If the model is predicting well, then what we would expect, upon sorting the data by predicted probability, is that we would have a lot of the defaulters at the top of the sorted table, and a lot of the non-defaulters at the bottom of the table.
What is shown is the ROC curve which describes the model’s sorting ability. Zooming in on the lower left hand corner of the graph, we can see how this relates to the sorted table.
In the sorted table, the first 9 rows are sorted TOWARDS the target, that is, those rows are the highest predicted probability of default and they were actually defaulters. So, for each one of those rows, we draw the graph up, at total of 9 steps.
Notice that the next 8 rows are not sorted toward the desired target, that is they have a relatively high probability of default, but they were not defaulters. We draw the graph over, horizontally, 8 steps, one step for each one of those rows.
The next 9 rows are sorted toward the target, and again we draw the graph up 9 steps.
This is a verbal description of how to construct the ROC curve. No need to go over this again, as it was just described in the last slide.
The step size for each row is based on the number of 1’s and zero’s in the data set, so that the graph, if we draw it based on the whole table, is plotted on the [0,1] x [0,1] range. For a model that is predicting well, you would expect that the graph, initially, would go more “up” than “over”, and the graph would be raised above the 45degree line shown on the chart. The higher the curve is above that 45 degree line, the better the model is doing at sorting.

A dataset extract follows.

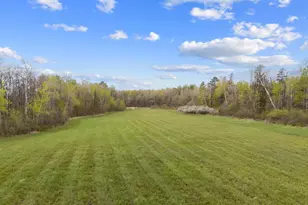 5758 83rd Ave SW, Poplar Twp, MN 56481 - Photo 37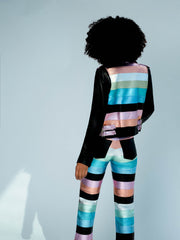 Product Thumbnail full mobile shopthelook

Because ROC curves are always on the same scale., we can also use the area under the curve (AUC) as a metric of model quality.

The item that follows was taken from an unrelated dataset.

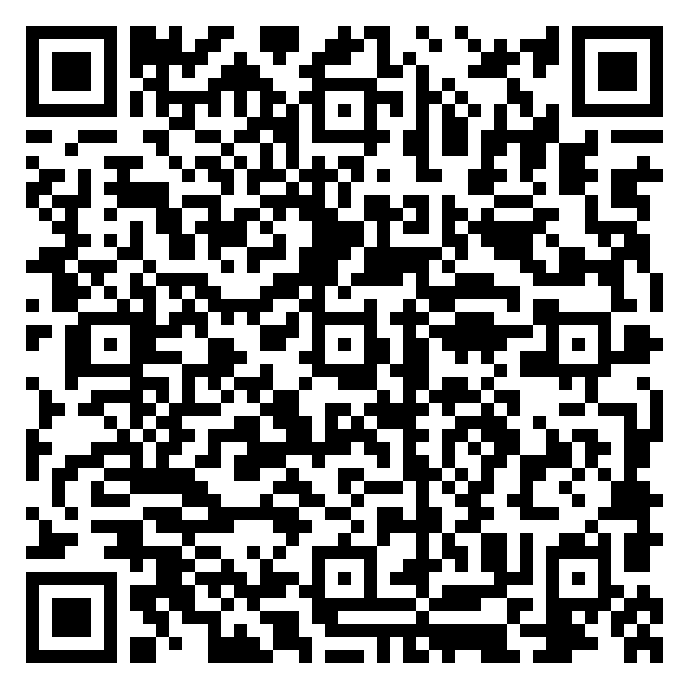 kod QR z danymi kontaktowymi 91130595800000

A model that predicts perfectly (and therefore sorts perfectly), would have a ROC curve that goes up all the way to 1, and then over all the way to 1, so it looks like an upper right angle. A model that does not better than just picking or sorting at random would have a ROC curve that looks roughly like the 45 degree lines. So the more the ROC curve is above the 45 degree line, the better the model.
Each point on this curve corresponds to a particular Probability that can be used as a threshold for making decisions about an observation. Take, for instance, the point indicated on the graph (click animation to show). If the associated probability threshold were used to make decisions about the “Good/Bad” outcome, we would expect to correctly classify about 57% of the “Bad” credit risk, but at the tradeoff cost of incorrectly classifying about 27% of “Good” credit risk individuals as a “Bad” credit risk. (an expected question...how do I find that decision threshold? Unfortunately, with JMP you have to search the sorted table to find it. In JMP 11 there will also be a “cumulative” gains chart that is easier to use to find this threshold in the table. The Y axis for the cum gains chart will be the same as the ROC curve (Sensitivity), but the X-axis will be the sorted portion of the data, which you can then use to somewhat easily find the row and lookup it’s associated predicted probability).